## Written task
Reproduce every one of the following items word for word, omitting the pictures from your answer.

## Supplied records
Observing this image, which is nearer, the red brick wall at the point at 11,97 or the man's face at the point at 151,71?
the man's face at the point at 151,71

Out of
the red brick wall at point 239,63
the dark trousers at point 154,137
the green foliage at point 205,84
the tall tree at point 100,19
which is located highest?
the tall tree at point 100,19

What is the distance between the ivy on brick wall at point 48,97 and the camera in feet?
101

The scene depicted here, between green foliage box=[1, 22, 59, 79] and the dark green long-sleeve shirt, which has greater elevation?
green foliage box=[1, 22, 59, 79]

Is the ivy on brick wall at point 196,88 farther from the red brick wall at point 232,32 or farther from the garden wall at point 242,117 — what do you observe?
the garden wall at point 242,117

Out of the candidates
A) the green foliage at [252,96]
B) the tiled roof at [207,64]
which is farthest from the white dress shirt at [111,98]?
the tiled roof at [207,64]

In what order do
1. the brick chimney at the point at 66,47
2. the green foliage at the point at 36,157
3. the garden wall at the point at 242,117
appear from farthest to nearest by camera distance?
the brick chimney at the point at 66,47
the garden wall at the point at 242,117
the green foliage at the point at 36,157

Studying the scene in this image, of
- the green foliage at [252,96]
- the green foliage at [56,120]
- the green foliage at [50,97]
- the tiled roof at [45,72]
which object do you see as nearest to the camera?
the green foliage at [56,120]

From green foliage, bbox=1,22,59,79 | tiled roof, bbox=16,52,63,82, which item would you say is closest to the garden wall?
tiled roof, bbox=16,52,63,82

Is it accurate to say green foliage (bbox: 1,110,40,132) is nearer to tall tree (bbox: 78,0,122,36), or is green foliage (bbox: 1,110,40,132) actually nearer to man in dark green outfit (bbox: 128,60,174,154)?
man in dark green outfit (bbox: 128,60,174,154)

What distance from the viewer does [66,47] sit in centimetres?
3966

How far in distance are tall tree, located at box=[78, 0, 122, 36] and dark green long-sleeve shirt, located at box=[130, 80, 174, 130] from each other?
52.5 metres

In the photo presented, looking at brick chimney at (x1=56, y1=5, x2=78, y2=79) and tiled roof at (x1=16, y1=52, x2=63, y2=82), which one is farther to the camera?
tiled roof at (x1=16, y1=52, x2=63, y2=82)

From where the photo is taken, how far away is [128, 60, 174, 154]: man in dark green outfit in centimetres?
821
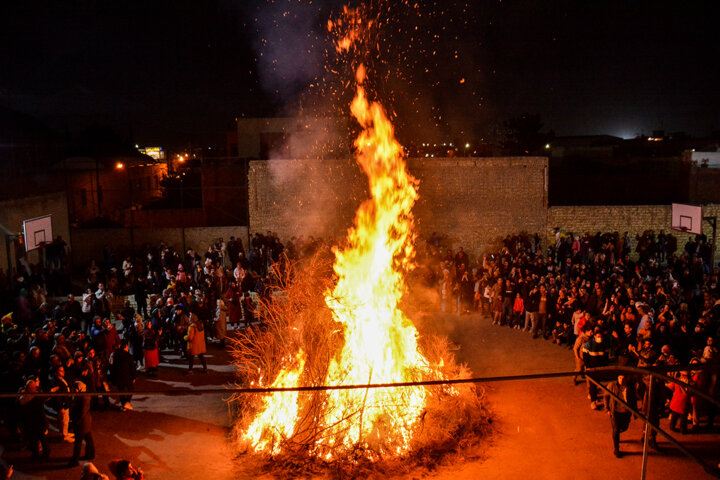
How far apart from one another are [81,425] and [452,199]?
17000 millimetres

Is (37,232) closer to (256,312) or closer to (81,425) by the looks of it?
(81,425)

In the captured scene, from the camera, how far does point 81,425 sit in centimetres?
868

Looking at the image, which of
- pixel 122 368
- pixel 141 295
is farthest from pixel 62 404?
pixel 141 295

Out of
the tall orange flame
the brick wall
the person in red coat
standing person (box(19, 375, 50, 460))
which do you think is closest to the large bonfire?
the tall orange flame

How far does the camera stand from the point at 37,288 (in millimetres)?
16031

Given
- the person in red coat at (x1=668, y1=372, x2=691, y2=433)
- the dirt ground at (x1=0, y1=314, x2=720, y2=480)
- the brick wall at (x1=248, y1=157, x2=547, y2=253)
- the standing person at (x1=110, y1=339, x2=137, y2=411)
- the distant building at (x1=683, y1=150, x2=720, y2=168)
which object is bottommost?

## Exercise response
Observing this image, which is nearer, the red brick wall at the point at 11,97 or the man's face at the point at 151,71?
the man's face at the point at 151,71

Out of
the red brick wall at point 239,63
the dark trousers at point 154,137
the green foliage at point 205,84
the tall tree at point 100,19
which is located highest?
the tall tree at point 100,19

What is the distance between the ivy on brick wall at point 48,97 and the camera in feet?
101

The scene depicted here, between green foliage box=[1, 22, 59, 79] and the dark green long-sleeve shirt, which has greater elevation?
green foliage box=[1, 22, 59, 79]

Is the ivy on brick wall at point 196,88 farther from the red brick wall at point 232,32 or farther from the garden wall at point 242,117 — what do you observe?
the garden wall at point 242,117

Out of the candidates
A) the green foliage at [252,96]
B) the tiled roof at [207,64]
which is farthest from the white dress shirt at [111,98]?
the tiled roof at [207,64]

In what order do
1. the brick chimney at the point at 66,47
2. the green foliage at the point at 36,157
3. the garden wall at the point at 242,117
appear from farthest to nearest by camera distance?
the brick chimney at the point at 66,47
the garden wall at the point at 242,117
the green foliage at the point at 36,157

Studying the scene in this image, of
- the green foliage at [252,96]
- the green foliage at [56,120]
- the green foliage at [50,97]
- the tiled roof at [45,72]
which object do you see as nearest to the camera?
the green foliage at [56,120]

From green foliage, bbox=1,22,59,79 | tiled roof, bbox=16,52,63,82, which item would you say is closest to the garden wall?
tiled roof, bbox=16,52,63,82

Is it accurate to say green foliage (bbox: 1,110,40,132) is nearer to tall tree (bbox: 78,0,122,36), or is green foliage (bbox: 1,110,40,132) actually nearer to man in dark green outfit (bbox: 128,60,174,154)?
man in dark green outfit (bbox: 128,60,174,154)

What distance from the viewer does [66,47] sit in centimetres?
3966

How far in distance are tall tree, located at box=[78, 0, 122, 36] and dark green long-sleeve shirt, located at box=[130, 80, 174, 130] from each other?
52.5 metres

In the photo presented, looking at brick chimney at (x1=56, y1=5, x2=78, y2=79) and tiled roof at (x1=16, y1=52, x2=63, y2=82), which one is farther to the camera?
tiled roof at (x1=16, y1=52, x2=63, y2=82)

From where the photo is taken, how far away is [128, 60, 174, 154]: man in dark green outfit in centimetres?
821
How far apart from one another are [81,425] and [452,199]?
17000 millimetres

Is (37,232) closer to (256,312) or closer to (81,425) by the looks of it?
(81,425)

In the captured scene, from the camera, how far does point 81,425 sit in centimetres?
868

Looking at the image, which of
- pixel 122 368
- pixel 141 295
is farthest from pixel 62 404?
pixel 141 295

Out of
the tall orange flame
the brick wall
the person in red coat
standing person (box(19, 375, 50, 460))
which do you think is closest to the large bonfire?
the tall orange flame

How far does the camera stand from the point at 37,288 (in millimetres)?
16031

Given
- the person in red coat at (x1=668, y1=372, x2=691, y2=433)
- the dirt ground at (x1=0, y1=314, x2=720, y2=480)
- the brick wall at (x1=248, y1=157, x2=547, y2=253)
- the standing person at (x1=110, y1=339, x2=137, y2=411)
- the distant building at (x1=683, y1=150, x2=720, y2=168)
which object is bottommost?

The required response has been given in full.